Reading passage:
OBSTETRIC LACERATIONS I—VAGINA, PERINEUM, VULVA

OBSTETRIC LACERATIONS I—VAGINA, PERINEUM, VULVA

Nearly every primiparous birth results in at least a minor injury to the soft parts of the vagina, perineum, and vulva. Traditionally a timely median or mediolateral episiotomy was believed to reduce the likelihood that such tears will be extensive, but the role of routine episiotomy has come under question. In spite of prophylactic incisions, bad lacerations occur, which vary greatly in degree and direction. The simplest type is a first-degree perineal laceration that extends posteriorly toward the anus through the vaginal epithelium and perineal skin. Occasionally, the inferior borders of the labia are also torn, and lateral retraction from the cut surface causes gaping of the wound. Bleeding may be brisk, but self-limited, although no vital structures have been damaged. It is important to make a thorough examination of the adjacent tissues to rule out the presence of occult damage elsewhere.

OBSTETRIC LACERATIONS I—VAGINA, PERINEUM, VULVA


Second-degree lacerations involve the skin, vaginal epithelium, and the superficial muscles of the perineum but not the fibers of the external anal sphincter. They often extend upward along the sides of the vagina, producing a triangular defect because of retraction of the superficial perineal muscles. At the lower margin of a second-degree tear, the capsule of the external anal sphincter bulges upward into the wound. Concomitant lacerations of the anterior vagina, clitoris, prepuce, urethra, and labia are frequently present.

A third-degree perineal laceration is a far more serious injury because of the threat of future interference with normal bowel function. In this instance, the skin, vaginal epithelium, and perineal body are torn, and the external anal sphincter is ruptured anteriorly with retraction of its severed ends. Although the perineum receives the main expulsive force and is there- fore more often lacerated, the incidence of damage to the anterior wall increases proportionately. Superficial epithelial wounds, perforation of the bladder, or even avulsion of the urethra may result.

A tear that includes the rectal mucosa or extends up the anterior rectal wall to compromise the internal sphincter is referred to as a fourth-degree laceration. Third- and fourth-degree lacerations commonly produce fecal incontinence if untreated and are slow to heal. The puckered scar tissue, which forms in wounds that heal by second intention in this area, is often painful.

Records provided:
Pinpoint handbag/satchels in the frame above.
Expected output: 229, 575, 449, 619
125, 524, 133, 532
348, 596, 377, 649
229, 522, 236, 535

Task instructions: Set down, word for word, the part of the passage on obstetric lacerations from "A tear that" up to and including "is often painful.".

Problem solution:
A tear that includes the rectal mucosa or extends up the anterior rectal wall to compromise the internal sphincter is referred to as a fourth-degree laceration. Third- and fourth-degree lacerations commonly produce fecal incontinence if untreated and are slow to heal. The puckered scar tissue, which forms in wounds that heal by second intention in this area, is often painful.